Protein target prediction with Logistic regression in a large scale setting
Sprache des Titels:
ISMB 2013 Proceedings
In drug discovery, research should focus on those compounds, where the desired effects are maximized and unwanted off-target effects are avoided. Therefore one of the initial steps is compound prioritization. High throughput screens support this process by measuring bioactivities of the chemical structures and therefore help to identify a lead compound.
Here we want to present a method, which uses the data obtained by these bioassay measurements to predict the activities of new, unmeasured potential drug candidates for different targets based on their chemical structures. A tool like that may serve as an additional tool in the drug discovery process. The main challenge is the amount of data to be processed. ChEMBL, for example, contains more than one million compounds and in overall about ten million bioactivity measurements.

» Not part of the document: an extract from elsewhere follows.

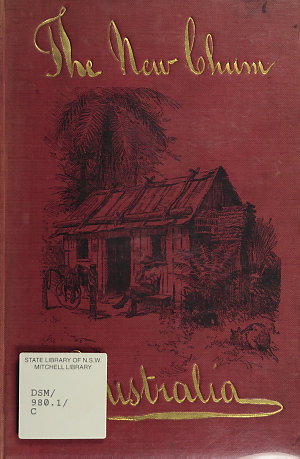 """The """"new chum"""" in Australia, or, The scenery, life, and manners of Australians in town and country / by Percy Clarke."""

Since the usage of complex molecule kernels might cause much computational effort for a large number of targets and compounds, we suggest fingerprint methods to describe the structure of molecules together with an efficient implementation of logistic regression, which makes explicitly use of the sparseness of that molecule representation. Advantage of logistic regression is the convexity of the method and probabilistic output. Many fingerprint features may be extremely weak in discriminating active from inactive compounds. Therefore, in order to reduce the dimensionality of the fingerprint features, we use an additional test for filtering.
In order to assess the performance of this approach, we apply our method to targets in ChEMBL in a leave-one-cluster-out setting and compare with some previously suggested methods.